* [The problem]: Repeat exactly each line of the data provided below.

* [Source data]:

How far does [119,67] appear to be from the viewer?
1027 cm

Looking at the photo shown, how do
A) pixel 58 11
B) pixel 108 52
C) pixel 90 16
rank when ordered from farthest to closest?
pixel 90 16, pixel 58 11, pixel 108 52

* [Correct response]:
How far does [119,67] appear to be from the viewer?
1027 cm

Looking at the photo shown, how do
A) pixel 58 11
B) pixel 108 52
C) pixel 90 16
rank when ordered from farthest to closest?
pixel 90 16, pixel 58 11, pixel 108 52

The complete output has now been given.